Тут я соскользнул в какую-то глубокую внутреннюю шахту, где можно было сколько угодно жалеть себя и девушку, в которой я предчувствовал женское продолжение собственного "Я" настолько, что почти был уверен в том, что непременно случится что-то непоправимое, страшное, а мы так никогда и не будем вместе, так как всякое подлинное притягивает к себе лишь трагедию в этом насквозь пронафталиненном, обезьяннем мире, где если и дают возможность прикоснуться к родственному существу, то только лишь затем, чтобы тут же у тебя его и отобрать.
 
Едва ли не исчезнув в рудниках скорби, я погрузился в переживание этой горечи до таких пропастей и впадин, что разглядывая дно у своей печали, мне мнилось будто я целую грудь Алисы, а не девушки мне неизвестной, имя которой хотя и было ею озвучено, но вспоминать его было не только не возможно, но и не желательно. 
 
Не ясно в какой связи, но моя партнерша по бессмысленно-эротическим раскопкам, внесла дополнительную лепту в абсурд происходящего:
 
- Учти - я не собираюсь делать тебе минет! 
 
Я лишь улыбнулся в ответ, осторожно посмотрев в сторону метафизической парочки, дружно поддержавшей эту фразу аплодисментами.
 
- Я его делала только своему жениху, - не успокаивалась будущая невеста.
 
- Я тоже не делал его никому.
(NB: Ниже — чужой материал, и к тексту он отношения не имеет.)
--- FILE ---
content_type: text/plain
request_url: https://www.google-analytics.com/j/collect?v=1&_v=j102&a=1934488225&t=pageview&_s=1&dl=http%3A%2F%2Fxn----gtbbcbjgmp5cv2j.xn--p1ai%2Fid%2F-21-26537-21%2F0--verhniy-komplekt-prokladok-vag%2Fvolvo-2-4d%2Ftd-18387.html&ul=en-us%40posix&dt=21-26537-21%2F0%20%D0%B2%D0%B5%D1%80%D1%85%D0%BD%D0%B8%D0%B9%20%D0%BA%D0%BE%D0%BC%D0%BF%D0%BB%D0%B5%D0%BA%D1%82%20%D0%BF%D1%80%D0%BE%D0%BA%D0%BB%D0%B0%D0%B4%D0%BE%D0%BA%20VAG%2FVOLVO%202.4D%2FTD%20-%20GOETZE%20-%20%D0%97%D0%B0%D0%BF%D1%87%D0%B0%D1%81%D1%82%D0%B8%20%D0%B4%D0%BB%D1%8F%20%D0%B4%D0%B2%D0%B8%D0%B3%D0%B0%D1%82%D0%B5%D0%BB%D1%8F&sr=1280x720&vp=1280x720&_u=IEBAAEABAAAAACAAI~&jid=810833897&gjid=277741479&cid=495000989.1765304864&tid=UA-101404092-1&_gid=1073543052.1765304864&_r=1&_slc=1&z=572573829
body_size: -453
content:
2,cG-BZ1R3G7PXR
Даже твоему жениху.
 
- Не смешно.
 
- Я вполне серьезен. 
 
Я чувствовал себя одновременно и жертвой, и предателем, а моему сбрендившему мозгу, видимо, для полноты ощущений, хотелось ощущать себя еще и заплечным дел мастером, поэтому неожиданно для себя я зажал ладонью рот своей партнерше и проговорил, глядя в ее испуганные, казавшимися мне отчего-то желтыми глаза:
 
- Закрой рот и молчи. Если не хочешь, чтобы я ушел в другую комнату. Это понятно?
 
Она быстро кивнула, но когда я разжал пальцы, осмелилась спросить:
 
- Можно последний вопрос?
 
Я кивнул головой в знак согласия.

- Что тебя так раздражает во мне?
 
- Ничего. Кроме, разве что, слов, которые ты произносишь. Общайся со мной лучше с помощью междометий, хорошо?
 
- А как это?

- "Ай", "ой", "фу", "ого", "да ну" и так далее.
 
- Как Эллочка-людоедка, что ли?
 
Я посмотрел на нее с ненаигранным паркопановым восхищением ее потрясающей эрудицией.
 
И тут мне пришла в голову великолепная мысль! 
 
Мгновенно мною было принято простое, но гениальное, при всей своей внешней тупизме, решение.
 
Схватив свою одежду, каковую я успел снять, я пулей выскочил в соседнюю комнату и тут же забаррикадировал за собой вход.
 
Оставленная в дезабилье, несколько шокированная моим нестандартным поведением медсестра, первое время пребывала в ступоре, а затем, придя в себя, принялась колотить кулаками в дверь, выкрикивая угрозы и требуя свободы:
 
- Выпусти меня сейчас же, ненормальный! Выпусти! Я голая и мне холодно! И верни немедленно мой лифчик! Я этого так не оставлю, вот посмотришь! За меня есть кому заступиться!
 
И действительно: затесавшись между джинсами и футболкой, на меня покорно взирал маленький черный бюстгальтер.
 
Твердо решив отдать его под утро, я прилег на медицинскую полукровать и совершенно неожиданно забылся беспокойной и перенасыщенной тревожными видениями дремотой.